Particle mechanics and mixture homogeneity in a demonstration reactor system for the indirect reduction of redox particles

Abstract

Many studies on two-step solar-thermochemical redox cycles for fuel production consider a combined receiver–reactor to perform the concurrent sub-processes of radiation absorption and reaction, which implies process limitations and increased technical complexity. Designed to circumvent this, an indirect concept uses an inert ${\mathrm{Al}}_2{O}_3$ particle cycle absorbing heat in a receiver and transferring it to the particulate ${\mathrm{SrFeO}}_{3-\delta }$ redox material in a common reactor. This Particle Mix Reactor (PMR) has been experimentally demonstrated and is investigated here in terms of particle mechanics by both measurement and simulation.
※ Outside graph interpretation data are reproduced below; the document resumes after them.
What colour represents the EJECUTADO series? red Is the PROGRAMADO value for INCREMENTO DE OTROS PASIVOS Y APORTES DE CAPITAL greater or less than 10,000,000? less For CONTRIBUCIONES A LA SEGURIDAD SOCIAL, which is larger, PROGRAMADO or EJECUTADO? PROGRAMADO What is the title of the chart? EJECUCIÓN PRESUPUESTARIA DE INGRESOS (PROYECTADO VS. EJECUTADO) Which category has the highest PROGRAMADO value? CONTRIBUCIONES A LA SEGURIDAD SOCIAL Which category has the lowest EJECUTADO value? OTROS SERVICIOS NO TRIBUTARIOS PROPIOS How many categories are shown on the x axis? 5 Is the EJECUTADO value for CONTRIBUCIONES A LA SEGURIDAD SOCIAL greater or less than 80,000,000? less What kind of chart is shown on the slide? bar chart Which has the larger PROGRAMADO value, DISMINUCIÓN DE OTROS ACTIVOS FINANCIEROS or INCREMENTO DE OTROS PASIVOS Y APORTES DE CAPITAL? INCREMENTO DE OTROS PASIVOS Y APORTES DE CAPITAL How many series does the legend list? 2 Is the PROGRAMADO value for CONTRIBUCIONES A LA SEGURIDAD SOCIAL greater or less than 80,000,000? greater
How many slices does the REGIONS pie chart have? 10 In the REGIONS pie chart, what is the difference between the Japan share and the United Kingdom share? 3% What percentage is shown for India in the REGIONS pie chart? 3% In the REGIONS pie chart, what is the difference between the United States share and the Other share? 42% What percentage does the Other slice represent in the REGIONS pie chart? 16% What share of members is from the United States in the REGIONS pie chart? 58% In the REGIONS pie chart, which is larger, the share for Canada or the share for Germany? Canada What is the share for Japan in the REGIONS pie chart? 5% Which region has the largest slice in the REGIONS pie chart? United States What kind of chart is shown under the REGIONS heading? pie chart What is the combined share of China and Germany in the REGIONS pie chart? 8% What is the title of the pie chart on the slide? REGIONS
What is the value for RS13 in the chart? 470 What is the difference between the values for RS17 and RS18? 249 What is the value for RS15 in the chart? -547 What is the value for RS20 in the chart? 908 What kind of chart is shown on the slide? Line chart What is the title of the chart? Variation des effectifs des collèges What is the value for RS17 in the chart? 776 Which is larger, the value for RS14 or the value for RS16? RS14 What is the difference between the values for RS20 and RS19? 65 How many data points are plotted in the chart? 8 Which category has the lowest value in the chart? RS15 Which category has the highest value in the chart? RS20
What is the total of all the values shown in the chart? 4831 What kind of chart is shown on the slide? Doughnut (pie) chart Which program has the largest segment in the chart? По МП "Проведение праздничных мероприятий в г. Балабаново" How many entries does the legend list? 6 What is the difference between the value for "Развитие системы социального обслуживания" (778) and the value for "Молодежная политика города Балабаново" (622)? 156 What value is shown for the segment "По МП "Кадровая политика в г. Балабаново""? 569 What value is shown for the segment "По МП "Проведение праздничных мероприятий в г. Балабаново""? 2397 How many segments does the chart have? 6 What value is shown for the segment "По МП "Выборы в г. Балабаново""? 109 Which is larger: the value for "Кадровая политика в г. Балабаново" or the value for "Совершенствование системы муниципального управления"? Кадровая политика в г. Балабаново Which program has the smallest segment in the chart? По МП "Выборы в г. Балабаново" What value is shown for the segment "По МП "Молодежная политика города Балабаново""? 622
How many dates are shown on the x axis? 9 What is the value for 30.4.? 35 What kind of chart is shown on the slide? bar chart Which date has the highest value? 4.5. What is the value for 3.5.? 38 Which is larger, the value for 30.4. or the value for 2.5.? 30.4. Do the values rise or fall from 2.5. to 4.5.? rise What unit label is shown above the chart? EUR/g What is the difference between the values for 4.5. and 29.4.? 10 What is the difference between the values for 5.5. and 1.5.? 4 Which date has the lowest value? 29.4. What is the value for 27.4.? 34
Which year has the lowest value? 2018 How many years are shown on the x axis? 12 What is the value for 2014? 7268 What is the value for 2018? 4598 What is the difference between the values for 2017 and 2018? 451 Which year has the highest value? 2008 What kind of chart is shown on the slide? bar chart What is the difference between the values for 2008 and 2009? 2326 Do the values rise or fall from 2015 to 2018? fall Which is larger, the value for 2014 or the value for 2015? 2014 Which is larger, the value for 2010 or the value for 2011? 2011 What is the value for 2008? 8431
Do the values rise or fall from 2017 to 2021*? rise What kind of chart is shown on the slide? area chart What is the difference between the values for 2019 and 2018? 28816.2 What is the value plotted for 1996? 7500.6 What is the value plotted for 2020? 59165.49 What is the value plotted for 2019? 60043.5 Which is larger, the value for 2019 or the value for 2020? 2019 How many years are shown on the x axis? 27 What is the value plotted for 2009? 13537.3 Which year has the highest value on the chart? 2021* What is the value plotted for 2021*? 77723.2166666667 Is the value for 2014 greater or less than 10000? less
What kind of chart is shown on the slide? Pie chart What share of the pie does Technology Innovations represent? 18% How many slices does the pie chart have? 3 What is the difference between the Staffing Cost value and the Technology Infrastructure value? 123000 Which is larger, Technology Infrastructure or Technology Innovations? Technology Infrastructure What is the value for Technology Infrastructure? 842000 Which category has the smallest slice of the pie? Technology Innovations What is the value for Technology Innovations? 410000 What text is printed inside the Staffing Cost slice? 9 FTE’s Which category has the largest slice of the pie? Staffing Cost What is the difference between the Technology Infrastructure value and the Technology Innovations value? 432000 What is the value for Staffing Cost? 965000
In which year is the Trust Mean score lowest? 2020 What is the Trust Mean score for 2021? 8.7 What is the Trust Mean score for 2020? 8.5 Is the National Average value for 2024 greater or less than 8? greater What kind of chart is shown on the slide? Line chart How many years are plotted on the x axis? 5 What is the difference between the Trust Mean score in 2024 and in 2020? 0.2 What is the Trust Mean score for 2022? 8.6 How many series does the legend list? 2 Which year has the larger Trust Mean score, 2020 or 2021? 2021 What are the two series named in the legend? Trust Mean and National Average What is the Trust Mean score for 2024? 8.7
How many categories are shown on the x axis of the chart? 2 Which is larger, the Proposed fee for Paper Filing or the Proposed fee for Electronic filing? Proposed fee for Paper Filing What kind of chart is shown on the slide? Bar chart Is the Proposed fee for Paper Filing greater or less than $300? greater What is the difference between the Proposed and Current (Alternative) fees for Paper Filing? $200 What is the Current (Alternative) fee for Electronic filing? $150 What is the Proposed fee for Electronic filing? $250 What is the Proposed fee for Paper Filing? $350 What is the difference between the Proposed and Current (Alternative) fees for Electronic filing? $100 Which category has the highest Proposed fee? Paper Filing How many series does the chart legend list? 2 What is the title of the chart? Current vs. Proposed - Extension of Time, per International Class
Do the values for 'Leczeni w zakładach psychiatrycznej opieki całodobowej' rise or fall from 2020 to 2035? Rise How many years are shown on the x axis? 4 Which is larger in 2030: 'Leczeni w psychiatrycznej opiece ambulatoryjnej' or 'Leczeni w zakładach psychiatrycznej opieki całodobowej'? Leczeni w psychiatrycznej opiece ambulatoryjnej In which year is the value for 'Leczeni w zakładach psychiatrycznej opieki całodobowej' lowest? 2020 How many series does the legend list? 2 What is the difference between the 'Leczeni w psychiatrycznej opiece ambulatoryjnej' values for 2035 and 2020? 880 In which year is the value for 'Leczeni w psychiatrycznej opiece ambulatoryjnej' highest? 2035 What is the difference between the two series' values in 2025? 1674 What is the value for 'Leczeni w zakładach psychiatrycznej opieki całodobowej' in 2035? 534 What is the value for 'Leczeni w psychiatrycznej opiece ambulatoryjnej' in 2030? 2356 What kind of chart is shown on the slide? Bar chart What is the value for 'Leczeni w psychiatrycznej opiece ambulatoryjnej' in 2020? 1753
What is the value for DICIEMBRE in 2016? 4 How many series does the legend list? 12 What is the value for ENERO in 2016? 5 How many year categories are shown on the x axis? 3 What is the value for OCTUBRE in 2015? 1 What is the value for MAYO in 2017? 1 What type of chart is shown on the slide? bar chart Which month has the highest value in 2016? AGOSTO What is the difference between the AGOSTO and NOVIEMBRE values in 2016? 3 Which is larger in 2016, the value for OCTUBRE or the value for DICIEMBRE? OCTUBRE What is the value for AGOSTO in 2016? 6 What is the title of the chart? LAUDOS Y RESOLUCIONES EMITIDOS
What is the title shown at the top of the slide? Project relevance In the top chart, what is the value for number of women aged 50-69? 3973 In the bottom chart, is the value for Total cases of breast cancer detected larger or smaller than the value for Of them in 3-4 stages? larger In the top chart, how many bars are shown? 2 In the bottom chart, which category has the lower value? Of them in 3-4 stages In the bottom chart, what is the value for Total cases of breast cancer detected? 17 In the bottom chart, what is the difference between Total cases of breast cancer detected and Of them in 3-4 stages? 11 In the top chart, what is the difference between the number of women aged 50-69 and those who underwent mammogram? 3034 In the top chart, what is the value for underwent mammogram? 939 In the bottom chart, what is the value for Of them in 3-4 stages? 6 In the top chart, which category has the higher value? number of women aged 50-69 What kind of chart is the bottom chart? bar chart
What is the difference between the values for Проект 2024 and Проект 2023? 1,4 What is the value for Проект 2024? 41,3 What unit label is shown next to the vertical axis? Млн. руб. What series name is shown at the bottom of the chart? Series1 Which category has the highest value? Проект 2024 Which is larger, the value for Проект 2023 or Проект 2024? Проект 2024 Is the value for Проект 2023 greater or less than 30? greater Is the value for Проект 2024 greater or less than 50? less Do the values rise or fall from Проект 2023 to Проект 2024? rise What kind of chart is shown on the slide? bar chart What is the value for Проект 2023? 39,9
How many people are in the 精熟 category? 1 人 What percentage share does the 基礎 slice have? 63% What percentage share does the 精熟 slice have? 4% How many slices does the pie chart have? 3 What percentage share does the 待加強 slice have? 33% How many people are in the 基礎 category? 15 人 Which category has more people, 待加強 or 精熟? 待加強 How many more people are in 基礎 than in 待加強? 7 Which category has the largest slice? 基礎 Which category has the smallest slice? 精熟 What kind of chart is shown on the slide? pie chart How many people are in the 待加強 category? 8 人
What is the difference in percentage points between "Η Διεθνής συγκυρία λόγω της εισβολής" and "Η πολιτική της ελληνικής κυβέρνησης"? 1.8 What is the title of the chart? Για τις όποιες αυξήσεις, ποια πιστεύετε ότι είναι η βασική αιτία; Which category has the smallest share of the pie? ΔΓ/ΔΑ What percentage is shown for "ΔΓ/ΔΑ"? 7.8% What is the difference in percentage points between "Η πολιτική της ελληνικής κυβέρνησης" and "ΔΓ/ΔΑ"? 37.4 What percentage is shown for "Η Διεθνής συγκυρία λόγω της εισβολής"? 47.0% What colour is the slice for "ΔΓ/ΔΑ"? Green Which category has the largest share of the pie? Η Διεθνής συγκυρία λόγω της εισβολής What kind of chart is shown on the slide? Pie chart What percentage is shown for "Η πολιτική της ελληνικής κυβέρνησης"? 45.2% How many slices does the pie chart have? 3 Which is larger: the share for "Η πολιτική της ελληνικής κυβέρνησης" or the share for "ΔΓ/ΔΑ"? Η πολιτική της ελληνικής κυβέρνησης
With a newly developed tool for experimental particle bed segmentation, the spatial distribution of mixture homogeneity could be determined. DEM simulations – beneficial for the representation of dissimilar particle types – require mechanical contact parameters, that were obtained via an adapted systematic calibration procedure. ${\mathrm{Al}}_2{O}_3$ and ${\mathrm{SrFeO}}_{3-\delta }$ particles clearly differ in their results for similar collisions, especially concerning the rolling friction coefficient and the coefficient of restitution. Experimental results were reproducible, and no effect of temperature on mixture homogeneity could be identified. A significant improvement potential of mixture quality was revealed, with ${\mathrm{Al}}_2{O}_3$ to ${\mathrm{SrFeO}}_{3-\delta }$ particle mass ratios of about 3.5 for the upmost bed layer and of about 0.5 for the lower ones. Simulation results are satisfactorily consistent with experimental results, both qualitatively for particle motion, and for mixture homogeneity at a mean deviation of 26%. This makes the simulation model valid for further design and optimization purposes and facilitates the subsequent analysis of simulated temperature results.